21. The complainant had submitted that owing to failure of the opposite party in completing the construction of the flat No.1224(B), she opted for cancellation of the agreement for reservation of flat and the opposite party had contended that in order to maintain cordial relations with the complainant, it agreed to pay compensation in terms of the agreement which they entered into in normal course with other customers. The complainant got issued a notice on 11.11.2013 incorporating all the facts attributing gross negligence and delay and false promises made by the Opposite party seeking for refund of the amount on the premise of inaction on the part of the opposite party.
22. The opposite party had promised to complete construction of the flat and hand over its possession to the complainant by 13.05.2012 with a grace period of six months as agreed and on its failure to perform its part of contract, the opposite party had proposed to pay rents but failed to comply with the same. However, there is no communication from the side of the opposite party in this regard and the opposite party had not filed a piece of paper to show its readiness to pay compensation and adjust the same towards the dues payable by the complainant.
23. Not keeping promise to complete construction of the building and failure to deliver possession of the flat constitutes deficiency in service on the part of the opposite parties. The complainant had two options left for recovery of the amount, either by filing suit in court of law or by way of filing complaint before State Consumer Disputes Redressal Commission in view of the amount claimed falling within the pecuniary jurisdiction of this commission. The contention of the opposite party that the complaint is not maintainable is not sustainable.

Given instruction a — Reproduce word for word the part of the consumer complaint order that runs from "22. The opposite" up to and including "by the complainant.".

Supplied data —
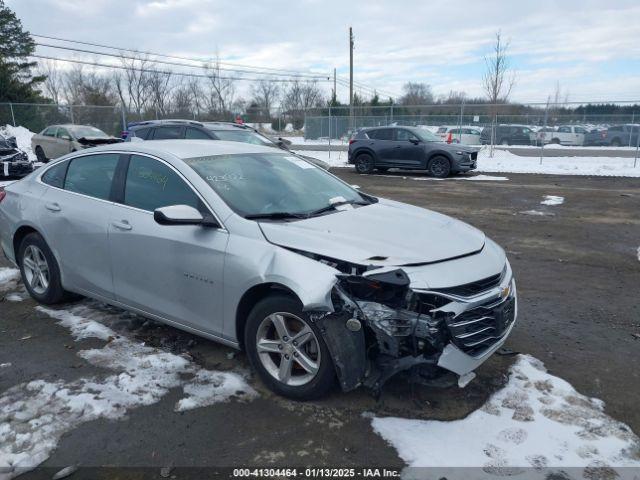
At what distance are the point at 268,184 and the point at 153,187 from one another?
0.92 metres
* * *
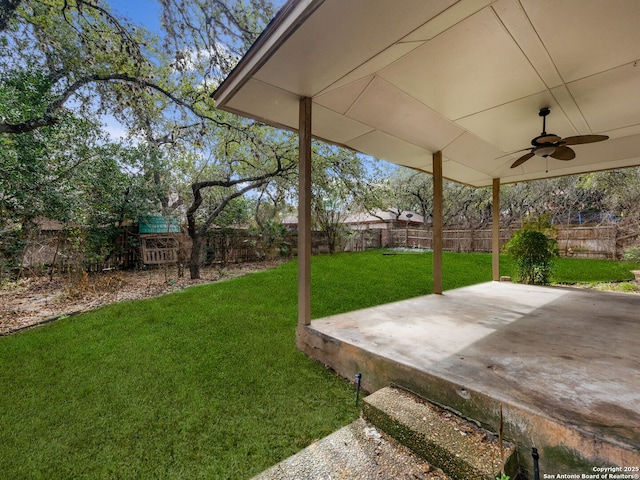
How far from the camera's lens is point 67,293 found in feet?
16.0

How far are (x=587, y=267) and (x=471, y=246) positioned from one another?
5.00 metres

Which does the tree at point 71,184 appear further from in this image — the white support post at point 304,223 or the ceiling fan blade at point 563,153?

Given instruction b — In the records, take the lines from the line with "At what distance" up to and including the line with "0.92 metres". Write out only those lines, replacing "point" with "spot" and leaving everything else unchanged.

Written answer a —
22. The opposite party had promised to complete construction of the flat and hand over its possession to the complainant by 13.05.2012 with a grace period of six months as agreed and on its failure to perform its part of contract, the opposite party had proposed to pay rents but failed to comply with the same. However, there is no communication from the side of the opposite party in this regard and the opposite party had not filed a piece of paper to show its readiness to pay compensation and adjust the same towards the dues payable by the complainant.

Written answer b —
At what distance are the spot at 268,184 and the spot at 153,187 from one another?
0.92 metres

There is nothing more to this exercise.